The ability of acrylic paint to dry quickly enables Livezey to keep going hour after hour and day after day. It also lends itself to collage. She glues items such as old ticket stubs onto her pieces, which in turn introduces new patterns.
“Those kinds of variations help to surprise me along the way,” she says. “I do love surprising myself, which brings the contemporary point of view into the image. It also gives me new things to respond to, which may mean digging down into the paint, or into my collection of antique sheet music, responding and honing in on what the elements bring to the painting.”
Livezey’s pieces dance between working abstractly and bringing a historical figure into the
composition.
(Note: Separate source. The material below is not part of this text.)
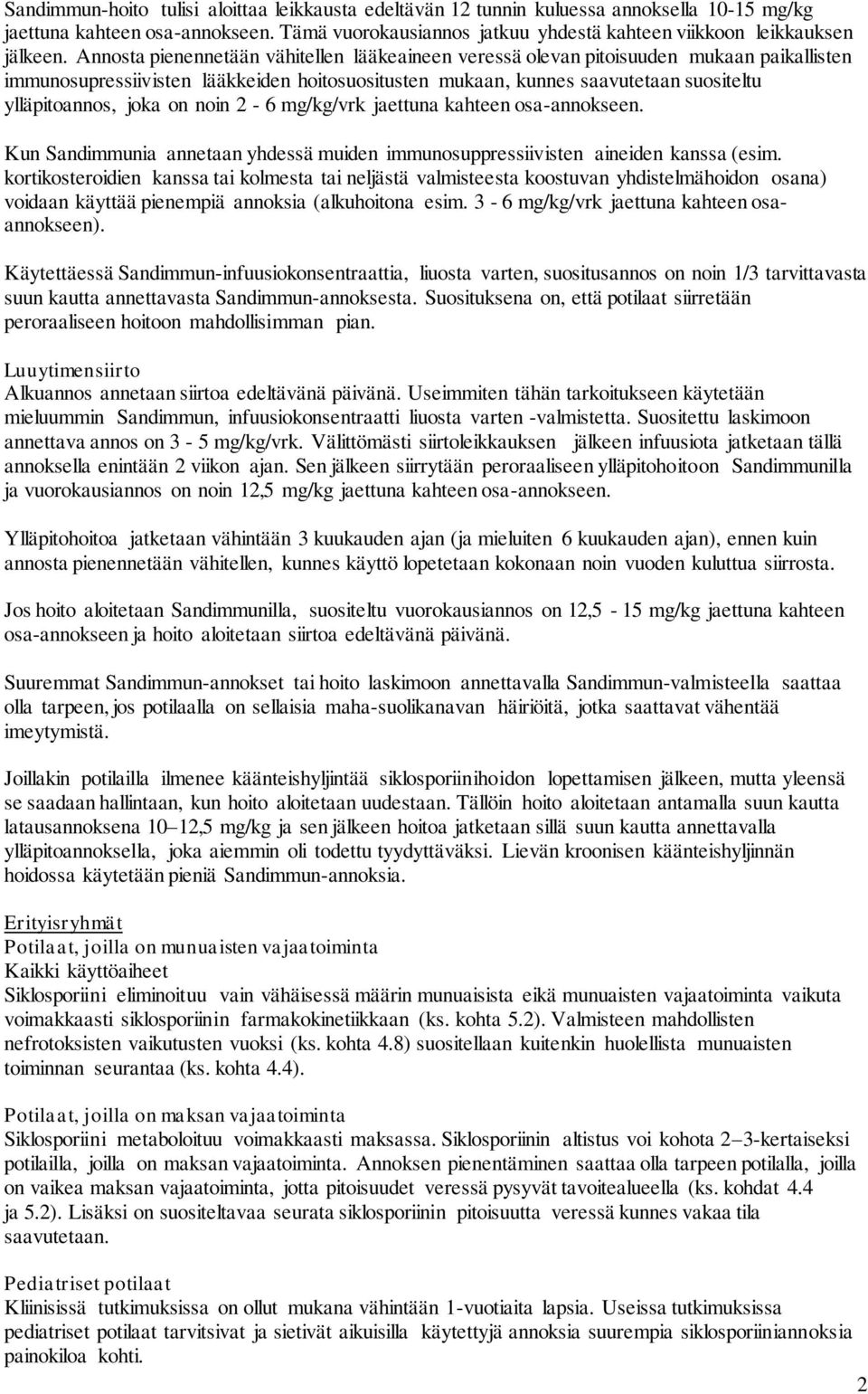 on noin 2-6 mg/kg/vrk jaettuna kahteen osa-annokseen. Kun Sandimmunia annetaan yhdessä muiden immunosuppressiivisten aineiden kanssa (esim.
Part of her process is researching old photographs at the Montana Historical Society, the Buffalo Bill Center of the West, and the University of Wyoming.
“I have several images I know I want to work into my paintings,” she says. “I pair the images with an abstract background to start. Then I go back and forth, responding to things, how the figure fits into the composition. I just love those figures; they’re historical and inspirational. Normally, I paint them into the piece, but sometimes I’ll use an image transfer and include them that way.”
Another aspect of her work is the texture. She uses pieces of paper that are marbled or aged, and layers paint and other found bits over those to produce something that speaks of the past through a strata of time.
“I have a collection of tidbits I pick up at estate sales like train schedules, ration tickets, odds and ends I can plug in; it’s almost like adding artifacts to the conversation,” she says. “By working with these materials, I get to let my intuition guide me. I love the freedom of communicating in that way. We learn from history, and the abstract part of my painting honors the complexity of that process.”
By lingering with historical figures, especially women, Livezey explores their past through a modern lens. Her use of paint, with bold colors and reductive landscapes, speaks to the present, so in the end, her work weaves the warp and weft of our collective lineage.
“The women are interesting because their lives seem to be more secret,” she says. “I’m more curious about their day-to-day lives, and I want to learn from them — not that I’m totally focused on the past. I do care about the present and the future.”
Livezey’s work is represented by Art Spirit Gallery in Coeur d’Alene, Idaho, and Radius Gallery in Missoula, Montana.